Here’s a breakdown of the LOTIS-2 trial and its findings, based on the provided text:
What is the LOTIS-2 Trial?
Purpose: The LOTIS-2 trial (NCT03589469) investigated the use of positron emission tomography/computed tomography (PET/CT) scans in patients wiht relapsed/refractory diffuse large B-cell lymphoma (R/R DLBCL) treated with the antibody-drug conjugate (ADC) loncastuximab tesirine.
Key Technology: PET/CT scans were used to assess both anatomy and function, providing information about cancer presence and perhaps heart disease. While it can detect brain metastases, it’s not the primary test for this.
What was Measured and Analyzed?
Body Composition Analysis: Using the PET/CT scans, researchers performed body composition analyses. This involved segmenting (identifying and outlining) three primary tissue areas:
Skeletal muscle
Subcutaneous fat
Visceral fat
Measurement Location: These measurements were taken at the third lumbar vertebra (L3 level), a standard method to represent overall body muscle and fat distribution.
Methods of Segmentation: Both manual and deep learning-based segmentation techniques were used.
Body Composition Ratio Indices: From these segmented regions, several ratios were calculated:
Skeletal muscle to visceral fat ratio
Subcutaneous fat to visceral fat ratio
Skeletal muscle to a composite of visceral and subcutaneous fat ratio
Agreement and Outcome Analysis:
The study examined the agreement between manual and automated (deep learning) measurements.

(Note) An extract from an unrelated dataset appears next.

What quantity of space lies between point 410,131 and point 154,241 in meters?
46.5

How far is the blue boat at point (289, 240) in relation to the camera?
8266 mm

The relationship between these body composition indices and treatment response was analyzed, specifically how body composition affected time-to-event outcomes.
Time-to-Event Outcomes: Kaplan-Meier curves were used to estimate:
Progression-free survival (PFS)
Overall survival (OS)
Key Findings:
Predictors of Metabolic Response: Both manual and automated skeletal muscle/visceral fat indices (when categorized into two groups) were significant predictors of failure to achieve complete metabolic response in both univariable and multivariable logistic models. This means that certain body composition profiles were associated with a lower likelihood of the cancer responding well to treatment at a metabolic level.
Association with PFS: The manual skeletal muscle/visceral fat index was considerably associated with progression-free survival (PFS) in both univariable and multivariable models. However, it was not significantly associated with overall survival (OS). This suggests that body composition might influence how long patients remain without their cancer progressing, but not necessarily their overall lifespan in this specific analysis.
Potential Explanations for the Findings:
Sarcopenia: A 2023 article in Ageing Research Reviews suggests that sarcopenia (lack of muscle strength and quality) can limit the response to ADCs.
Obesity: Obesity can led to dose reductions during treatment, which can also limit the effectiveness of the therapy.
Clinical Trial vs. Real-World: The text notes that clinical trials ofen enroll healthier patients, so these issues (sarcopenia, obesity-related dose reductions) might become more apparent when drugs are used in real-world settings after approval.
Conclusions and Future Implications:
Biomarker Potential: The authors concluded that a patient’s skeletal muscle to visceral fat ratio before treatment could be a useful biomarker for evaluating patients with R/R DLBCL treated with loncastuximab tesirine.
* Deep Learning Efficiency: The deep learning-based approach for body composition analysis showed comparable performance to manual methods and offers a more cost-effective choice.
In essence, the LOTIS-2 trial highlights the potential of using body composition analysis, particularly the skeletal muscle to visceral fat ratio, as a predictive tool for treatment response in R/R DLBCL patients receiving loncastuximab tesirine. The study also demonstrates the promise of deep learning for automating these analyses.